##### Exercise data #####
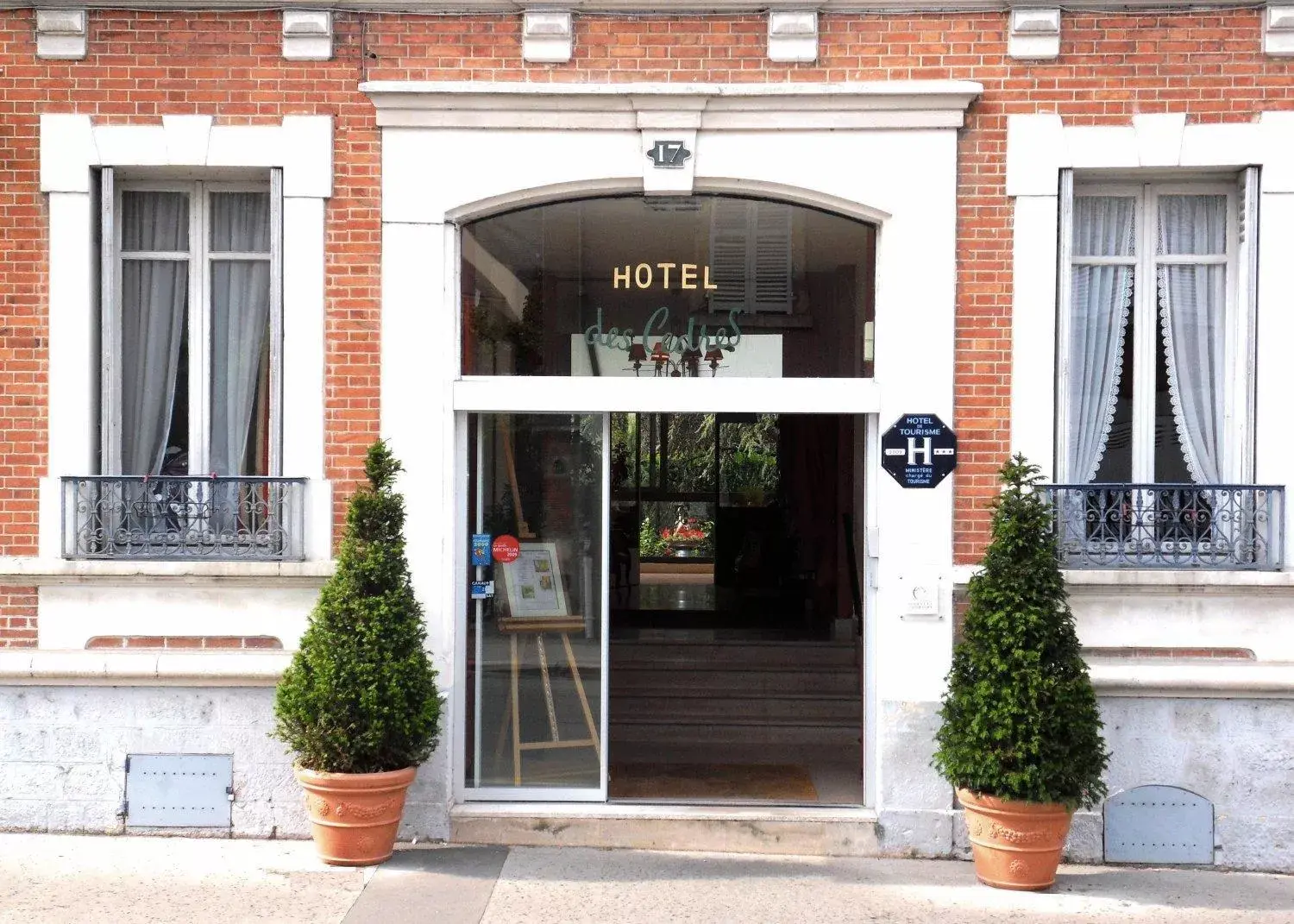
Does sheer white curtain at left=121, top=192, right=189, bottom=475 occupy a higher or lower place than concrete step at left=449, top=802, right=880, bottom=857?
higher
#####
##### Exercise data #####
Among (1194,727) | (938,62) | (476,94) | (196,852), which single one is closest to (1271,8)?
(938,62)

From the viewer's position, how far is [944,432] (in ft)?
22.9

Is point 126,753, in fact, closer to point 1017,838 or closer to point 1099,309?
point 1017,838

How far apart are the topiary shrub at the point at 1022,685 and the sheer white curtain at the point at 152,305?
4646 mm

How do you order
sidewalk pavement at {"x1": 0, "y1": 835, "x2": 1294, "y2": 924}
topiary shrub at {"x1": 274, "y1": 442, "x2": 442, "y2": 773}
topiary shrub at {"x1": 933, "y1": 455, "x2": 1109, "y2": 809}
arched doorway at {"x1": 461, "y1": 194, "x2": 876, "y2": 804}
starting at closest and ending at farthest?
#####
=== Task details ===
Scale the lines starting with the line with "Among (1194,727) |" and going on through the line with "starting at closest and ending at farthest?". Repeat those lines in full, changing only the answers: multiply every number in them (coordinates, distances and the like) by 0.4 and round to the same number of decimals it had, with halves rounded up.

=== The completed task ===
Among (1194,727) | (938,62) | (476,94) | (196,852), which single one is closest to (1271,8)?
(375,25)

From the viewer's position, how far is [944,432] (in ft)?
9.2

Is point 126,753, in fact, closer to point 1017,838 or closer to point 1099,309?
point 407,335

How far apart are the topiary shrub at the point at 1022,685 and the sheer white curtain at the point at 152,305?
1858 mm

How do you order
sidewalk pavement at {"x1": 0, "y1": 835, "x2": 1294, "y2": 924}
topiary shrub at {"x1": 274, "y1": 442, "x2": 442, "y2": 773}
topiary shrub at {"x1": 933, "y1": 455, "x2": 1109, "y2": 809}
arched doorway at {"x1": 461, "y1": 194, "x2": 876, "y2": 804}
starting at closest and ending at farthest?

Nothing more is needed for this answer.